Library Imports
from pyspark.sql import SparkSession
from pyspark.sql import functions as F
Template
spark = (
SparkSession.builder
.master("local")
.appName("Section 2.12 - Performing Joins (clean one)")
.config("spark.some.config.option", "some-value")
.getOrCreate()
)
sc = spark.sparkContext
pets = spark.createDataFrame(
[
(1, 1, 'Bear'),
(2, 1, 'Chewie'),
(3, 2, 'Roger'),
], ['id', 'breed_id', 'nickname']
)
pets.toPandas()
id | breed_id | nickname | |
---|---|---|---|
0 | 1 | 1 | Bear |
1 | 2 | 1 | Chewie |
2 | 3 | 2 | Roger |
breeds = spark.createDataFrame(
[
(1, 'Pitbull', 10),
(2, 'Corgie', 20),
], ['id', 'name', 'average_height']
)
breeds.toPandas()
id | name | average_height | |
---|---|---|---|
0 | 1 | Pitbull | 10 |
1 | 2 | Corgie | 20 |
Performing Joins
There are typically two types of joins in sql:
Inner Join
is where 2 tables are joined on the basis of common columns mentioned in the ON clause.ie.
left.join(right, left[lkey] == right[rkey])
Natural Join
is where 2 tables are joined on the basis of all common columns.ie.
left.join(right, 'key')
source: https://stackoverflow.com/a/8696402
Question: Which is better? Is it just a style choice?
Option 1: Inner Join (w/Different Keys)
join_condition = pets['breed_id'] == breeds['id']
df = pets.join(breeds, join_condition)
df.toPandas()
id | breed_id | nickname | id | name | average_height | |
---|---|---|---|---|---|---|
0 | 1 | 1 | Bear | 1 | Pitbull | 10 |
1 | 2 | 1 | Chewie | 1 | Pitbull | 10 |
2 | 3 | 2 | Roger | 2 | Corgie | 20 |
What Happened:
- We have 2 columns named
id
, but they refer to different things. - We can't uniquely reference these 2 columns (easily, still possible).
- Pretty long
join expression
.
This is not ideal. Let's try renaming
it before the join?
Option 2: Inner Join (w/Same Keys)
breeds = breeds.withColumnRenamed('id', 'breed_id')
join_condition = pets['breed_id'] == breeds['breed_id']

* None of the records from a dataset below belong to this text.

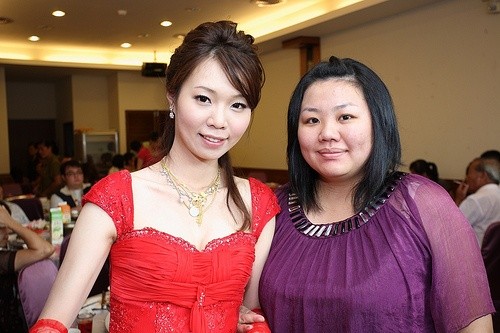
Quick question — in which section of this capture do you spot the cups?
[76,311,97,333]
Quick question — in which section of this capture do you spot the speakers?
[141,63,167,77]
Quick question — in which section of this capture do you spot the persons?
[0,202,56,333]
[409,149,500,250]
[27,19,281,333]
[236,54,495,333]
[0,123,166,297]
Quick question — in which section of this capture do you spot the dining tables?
[7,217,78,251]
[68,294,110,333]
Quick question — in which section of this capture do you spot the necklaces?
[157,156,224,225]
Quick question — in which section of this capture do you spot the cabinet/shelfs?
[75,129,118,160]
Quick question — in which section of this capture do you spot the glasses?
[65,169,83,177]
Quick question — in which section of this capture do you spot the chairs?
[7,197,45,225]
[480,222,500,304]
[18,258,58,325]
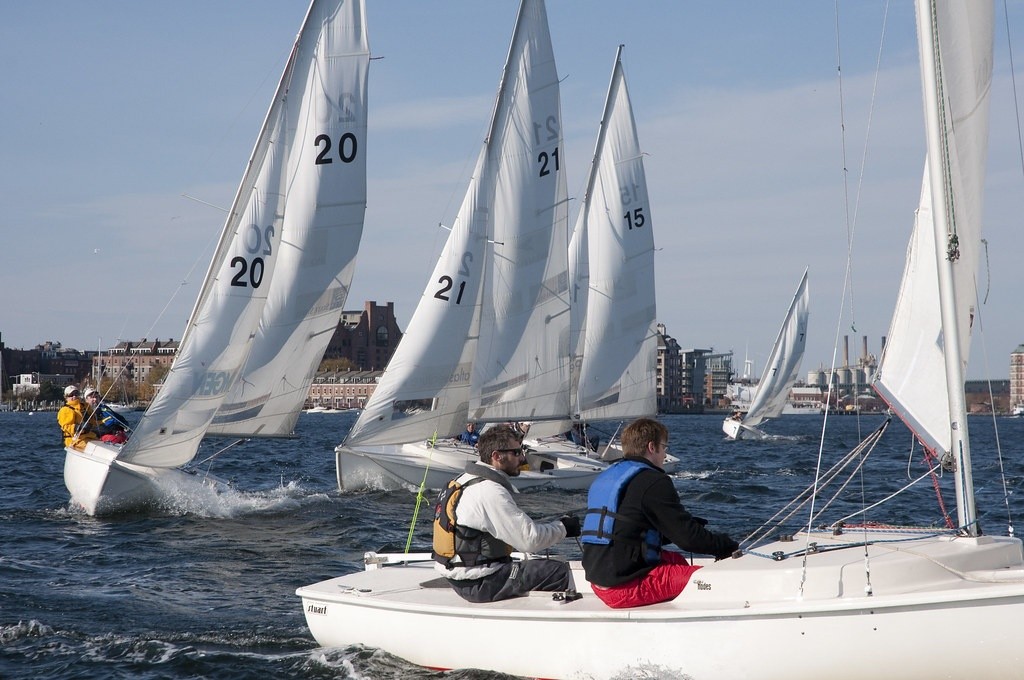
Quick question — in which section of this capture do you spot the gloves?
[75,422,93,434]
[691,517,709,528]
[716,532,739,562]
[560,516,581,537]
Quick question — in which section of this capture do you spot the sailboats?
[60,2,1024,677]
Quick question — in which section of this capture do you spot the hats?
[63,384,79,397]
[84,388,99,399]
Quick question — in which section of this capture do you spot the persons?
[431,424,583,604]
[461,422,481,448]
[580,418,739,609]
[571,421,600,454]
[83,386,130,446]
[57,385,99,452]
[729,411,744,423]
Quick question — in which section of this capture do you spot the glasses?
[494,448,524,457]
[652,439,670,454]
[67,392,79,397]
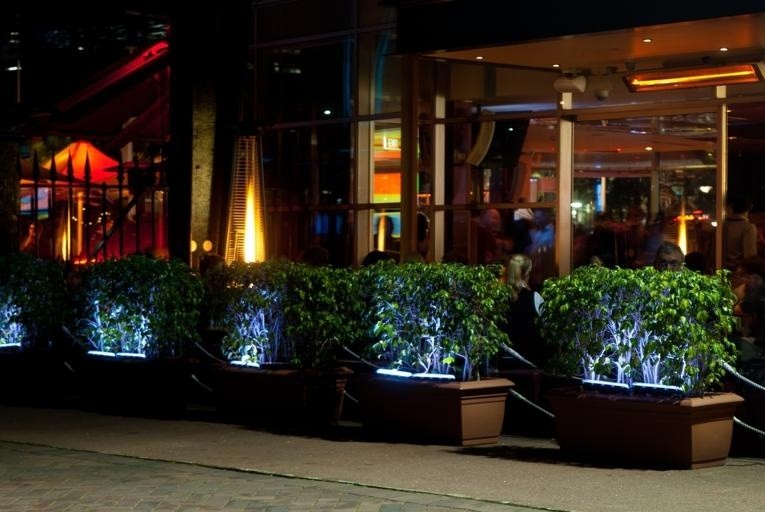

df = pets.join(breeds, join_condition)
df.toPandas()
id | breed_id | nickname | breed_id | name | average_height | |
---|---|---|---|---|---|---|
0 | 1 | 1 | Bear | 1 | Pitbull | 10 |
1 | 2 | 1 | Chewie | 1 | Pitbull | 10 |
2 | 3 | 2 | Roger | 2 | Corgie | 20 |
What Happened:
- We have 2 columns named
breed_id
which mean the same thing! - Duplicate columns appear in the result.
- Still pretty long
join expression
.
This is again not ideal.
Option 3: Natural Join
df = pets.join(breeds, 'breed_id')
df.toPandas()
breed_id | id | nickname | name | average_height | |
---|---|---|---|---|---|
0 | 1 | 1 | Bear | Pitbull | 10 |
1 | 1 | 2 | Chewie | Pitbull | 10 |
2 | 2 | 3 | Roger | Corgie | 20 |
What Happened:
- No duplicated column!
- No extra column!
- A single string required for the
join expression
(list of column/keys, if joining on multiple column/keys join).
Summary
Preforming a natural join
was the most elegant solution in terms of join expression
and the resulting df
.
NOTE: These rules also apply to the other join types (ie. left
and right
).
**Some might argue that you will need both join keys in the result for further transformations such as filter only the left or right key, but I would recommend doing this before the join, as this is more performant.